▸ **INSTRUCTION A**
Reproduce the records verbatim, starting at the line that contains "What is the physical" and ending with the final line of the records.

▸ **TEXT PROVIDED**
There are a number of asset management strategies that can be applied that affect the maintenance, inspection and renewal of the track section that will in turn impact upon the track section’s quality throughout its lifetime. The track section’s Markov model was used to model a base-case model and then investigate the effects of some of these strategies by varying the following parameters:
level of SD triggering a maintenance request (σcrit); mean time to perform normal priority maintenance (1/νnorm); measurement train inspection interval; renewal period.
The parameters used as inputs to the models are described below.
Track quality classification parameters
The levels of SD that would trigger speed restrictions and line closures (and urgent maintenance requests) were set at representative values of σspd = 4.5 and σcls = 5.0, respectively. In practice, these values would be specified in the relevant track standards meaning they could not be varied as part of the asset management strategy. By contrast, the level of SD that would trigger a normal priority maintenance request could be specified as part of the strategy. Choosing a lower value would mean that maintenance would be scheduled relatively soon after the last intervention, meaning that more maintenance would be performed during the track section’s lifetime. This would also shorten the useful life of the ballast because of the degradation that occurs during tamping. Choosing a higher value would mean that less maintenance would be performed but that there would be a higher risk of the track’s quality deteriorating to such an extent that speed restrictions or line closures would need to be imposed.

▸ **Data records**
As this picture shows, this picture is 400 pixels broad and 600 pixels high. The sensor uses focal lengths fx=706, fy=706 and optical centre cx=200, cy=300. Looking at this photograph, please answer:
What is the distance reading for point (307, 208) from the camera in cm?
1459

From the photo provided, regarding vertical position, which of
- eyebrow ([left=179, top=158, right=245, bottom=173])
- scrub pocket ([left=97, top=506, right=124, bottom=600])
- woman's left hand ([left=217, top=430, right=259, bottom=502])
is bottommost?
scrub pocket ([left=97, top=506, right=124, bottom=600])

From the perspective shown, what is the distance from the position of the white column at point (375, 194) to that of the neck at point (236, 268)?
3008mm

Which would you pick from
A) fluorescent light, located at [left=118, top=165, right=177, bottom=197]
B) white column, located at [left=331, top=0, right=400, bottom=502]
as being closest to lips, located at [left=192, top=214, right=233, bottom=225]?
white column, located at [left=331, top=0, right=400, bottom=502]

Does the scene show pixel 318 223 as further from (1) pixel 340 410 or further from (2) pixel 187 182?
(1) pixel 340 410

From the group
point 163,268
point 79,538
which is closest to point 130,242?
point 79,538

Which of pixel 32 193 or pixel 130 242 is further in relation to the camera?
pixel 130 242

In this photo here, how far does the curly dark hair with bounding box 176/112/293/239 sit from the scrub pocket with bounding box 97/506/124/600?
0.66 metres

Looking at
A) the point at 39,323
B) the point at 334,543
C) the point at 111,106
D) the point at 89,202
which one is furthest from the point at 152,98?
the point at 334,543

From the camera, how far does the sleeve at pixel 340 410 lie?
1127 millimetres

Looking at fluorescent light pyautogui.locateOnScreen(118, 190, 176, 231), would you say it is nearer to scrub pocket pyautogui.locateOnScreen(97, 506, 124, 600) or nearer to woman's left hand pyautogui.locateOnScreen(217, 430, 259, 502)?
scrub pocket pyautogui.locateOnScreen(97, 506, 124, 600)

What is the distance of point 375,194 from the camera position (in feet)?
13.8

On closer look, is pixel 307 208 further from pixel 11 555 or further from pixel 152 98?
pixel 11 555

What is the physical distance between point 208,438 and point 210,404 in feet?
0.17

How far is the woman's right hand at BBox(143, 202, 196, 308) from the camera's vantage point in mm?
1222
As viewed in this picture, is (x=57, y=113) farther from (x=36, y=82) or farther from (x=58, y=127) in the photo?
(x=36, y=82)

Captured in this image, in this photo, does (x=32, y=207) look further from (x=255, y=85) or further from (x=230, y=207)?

▸ **INSTRUCTION B**
Continue the text on track maintenance and asset management strategies, starting right after its last sentence.

▸ **EXERCISE RESULT A**
What is the physical distance between point 208,438 and point 210,404 in feet?
0.17

How far is the woman's right hand at BBox(143, 202, 196, 308) from the camera's vantage point in mm?
1222
As viewed in this picture, is (x=57, y=113) farther from (x=36, y=82) or farther from (x=58, y=127) in the photo?
(x=36, y=82)

Captured in this image, in this photo, does (x=32, y=207) look further from (x=255, y=85) or further from (x=230, y=207)?

▸ **EXERCISE RESULT B**
In the base-case model the level of SD that would trigger a normal priority maintenance request was set at a value of σcrit = 3. The effects of varying this parameter to σcrit = 3.5 and σcrit = 4 were then investigated. The values of σspd, σcls and σcrit effectively define the four different conditions for the track section and hence directly influence the deterioration rates between those conditions.
Deterioration rates
The deterioration rates used in this study were derived following a statistical analysis of the type presented in Audley and Andrews. 11 The statistical analysis determines representative deterioration rates for the track by analysing the deterioration of track sections with similar characteristics to that being studied. In this paper, track sections in the UK rail network rated between 80 and 110 mile/h are studied. The statistical analysis could easily be amended to account for other characteristics of the track such as annual equivalent gross tonnage or environmental factors relating to the track section’s location. The resultant deterioration rates would then be used in the track section’s Markov model.
Mean times (in days) to degrade to specified levels of SD of the vertical alignment following the last renewal or maintenance intervention.
Therefore, the deterioration rates for λ1, j , which relate to the transition from the good state to a state where the SD has exceeded σcrit and maintenance of a normal priority can be requested, are simply calculated by taking the reciprocal of the time to reach the appropriate level of SD (either 3, 3.5 or 4, depending on the value of σcrit being modelled). The deterioration rates λ2, j and λ3, j are calculated by first subtracting the mean time taken to reach the level of SD that indicates the better of the two relevant track quality states has been reached from the time mean taken to reach the higher level of SD that indicates the worse of the two track quality states has been reached. For example, consider the case where the maintenance is first requested when σcrit = 3.5 (and recall that σspd = 4.5 and σcls = 5.0 in all cases). The mean transition times between states after renewal are 4000 days, 610 (=4610 – 4000) days and 395 (=5005 – 4610) days. Taking the reciprocal of these mean times gives λ1,0, λ2,0 and λ3,0. All other λi, j needed in the model are calculated in the same way.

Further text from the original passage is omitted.